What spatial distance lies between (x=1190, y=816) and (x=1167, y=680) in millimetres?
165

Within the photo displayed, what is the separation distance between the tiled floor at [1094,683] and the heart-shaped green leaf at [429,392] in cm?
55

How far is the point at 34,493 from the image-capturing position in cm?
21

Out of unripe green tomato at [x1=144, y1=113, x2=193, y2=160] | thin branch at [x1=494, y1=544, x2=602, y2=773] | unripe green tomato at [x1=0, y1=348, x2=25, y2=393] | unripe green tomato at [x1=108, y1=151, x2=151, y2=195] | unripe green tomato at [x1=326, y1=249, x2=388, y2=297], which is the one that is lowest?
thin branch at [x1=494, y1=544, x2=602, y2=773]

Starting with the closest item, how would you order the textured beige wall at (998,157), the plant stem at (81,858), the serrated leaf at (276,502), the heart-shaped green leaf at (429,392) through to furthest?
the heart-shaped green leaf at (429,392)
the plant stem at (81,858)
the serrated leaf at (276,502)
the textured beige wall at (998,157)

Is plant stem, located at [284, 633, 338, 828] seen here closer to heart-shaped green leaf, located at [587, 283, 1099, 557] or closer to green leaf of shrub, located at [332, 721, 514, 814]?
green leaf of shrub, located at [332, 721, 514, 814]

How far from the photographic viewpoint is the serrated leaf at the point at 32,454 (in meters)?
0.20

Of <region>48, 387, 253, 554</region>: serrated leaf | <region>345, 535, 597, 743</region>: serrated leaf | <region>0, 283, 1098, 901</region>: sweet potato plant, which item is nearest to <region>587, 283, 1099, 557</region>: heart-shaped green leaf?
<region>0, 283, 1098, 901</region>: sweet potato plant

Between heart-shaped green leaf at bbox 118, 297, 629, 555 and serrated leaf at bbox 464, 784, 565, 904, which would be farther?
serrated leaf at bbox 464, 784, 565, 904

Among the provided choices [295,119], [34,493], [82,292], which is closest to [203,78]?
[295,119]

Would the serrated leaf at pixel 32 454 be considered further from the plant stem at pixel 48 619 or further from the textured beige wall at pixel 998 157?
######
- [Your task] Render the lines from the one containing "Among the provided" up to and including the last line as a Markdown table with the columns "Row" and "Text", numbering each row and leaving out blank lines.

- [Exercise answer]
| Row | Text |
|---|---|
| 1 | Among the provided choices [295,119], [34,493], [82,292], which is closest to [203,78]? |
| 2 | [295,119] |
| 3 | Would the serrated leaf at pixel 32 454 be considered further from the plant stem at pixel 48 619 or further from the textured beige wall at pixel 998 157? |